- _Document extract_
◆ ◆ ◆ ◆ ◆
[m-dev.] for review: stream I/O

Fergus Henderson fjh at cs.mu.OZ.AU
Mon Oct 2 19:08:20 AEDT 2000


On 01-Oct-2000, Peter Ross <petdr at miscrit.be> wrote:
> Implement generic stream based I/O.

We're making progress, but this still needs work.
See comments below.

A couple of features that I notice are present in the current I/O
library but not in this library are support for associating
human-readable names (e.g.  file names) with streams, for use in error
messages, and counting line numbers for input streams.  The latter
feature could be provided by a new stream type (actually a stream type
constructor/combinator: given a stream type, it would give you back a
new stream type that was the same as the original stream but that also
recorded the line numbers).  This would mean that you only pay for it
if you use it.  But for the former feature, I think you need to
provide some support in the base stream library.

> stream.m:
>     Define the stream typeclass and provide some implementations of
>     routines which work on streams.

There's a design problem with stream__init/stream__destroy --
see below.

> stream.impure.m:
>     Define an impure interface which is useful for interfacing streams
>     provided by the foreign function interface.

I would much prefer to have a pure stream.lowlevel.m that provides
everything that stream.impure.m provides except the impurity.
◆ ◆ ◆ ◆ ◆
- _Entries shown_
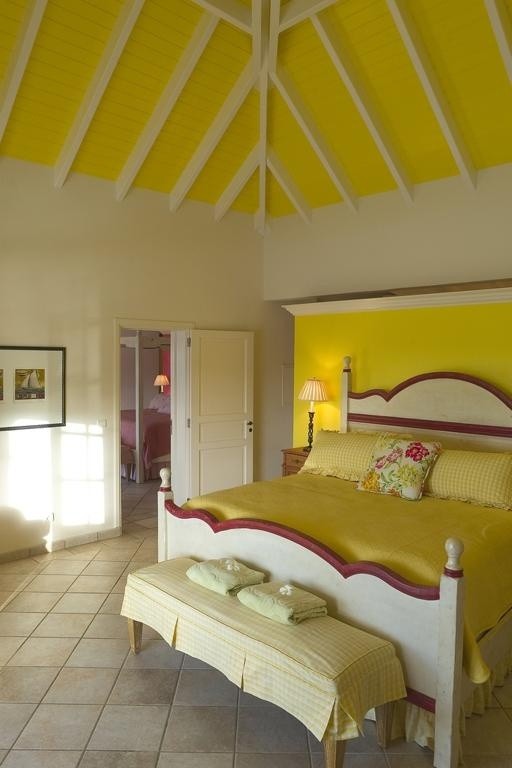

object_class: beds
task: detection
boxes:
[119,409,171,483]
[158,356,512,767]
◆ ◆ ◆ ◆ ◆
- _Exercise instructions_
a) Answer these questions about the stream I/O review:
(i) Which two features of the current I/O library does the reviewer say are missing from the new library?
(ii) Which two routines have the design problem mentioned in the comment on stream.m?
(iii) What would the reviewer prefer to have instead of stream.impure.m?
b) Can you resume the stream I/O review from its last sentence and carry it on?

- _Per-task answers_
a)
(i) Associating human-readable names (such as file names) with streams for use in error messages, and counting line numbers for input streams.
(ii) stream__init and stream__destroy.
(iii) A pure stream.lowlevel.m that provides everything stream.impure.m provides except the impurity.

b)
I wouldn't mind having stream.impure.m so long as stream.lowlevel.m
is there, but I object to having stream.impure.m in the public
interface without stream.lowlevel.m being there, since it would
encourage people to make unnecessary use of impurity.

> stdio.m:
>     Define an instance of the stream typeclass which provides a
>     stdin/stdout stream.
...
> library.m:
>     Include the stream and stdio modules.

The stdio module is an interesting application of streams, but as is
IMHO it isn't complete enough (and hence not stable enough) to be in
the standard library.  In particular, unlike C's <stdio.h>, it doesn't
provide access to stderr or to file streams.  Adding appropriate
support for those is IMHO likely to result in interface changes.

> string.m:
>     Define an instance of the stream typeclass which works on strings.

I agree with Simon Taylor's comments.

> +:- module stdio.
> +
> +:- interface.
> +:- import_module stream, stream__impure.
> +:- import_module io.
> +
> +:- type stdio.
> +
> +	% XXX This should be an abstract type, but currently you aren't
> +	% allowed to have instance declarations that refer to abstract
> +	% types which are defined as equivalence types, and this needs
> +	% to be an equivalence type so that we can use the typeclass
> +	% interface defined in `stream.impure.m'.
> +:- type stdio_stream == impure(stdio).

Why not define it as

	:- type stdio_stream ---> stdio_stream(impure(stdio)).

and then implement the instance definitions as


> +	% Define the high-level operations using the generic operations
> +	% from the stream__impure module.
> +:- instance stream(stdio_stream) where [].
> +:- instance stream__input(stdio_stream) where [
> +	pred(read_character/3) is pure_read_char
> +].
> +
> +:- instance stream__output(stdio_stream) where [
> +	pred(write_character/3) is pure_write_char
> +].

	:- instance stream(stdio_stream) where [].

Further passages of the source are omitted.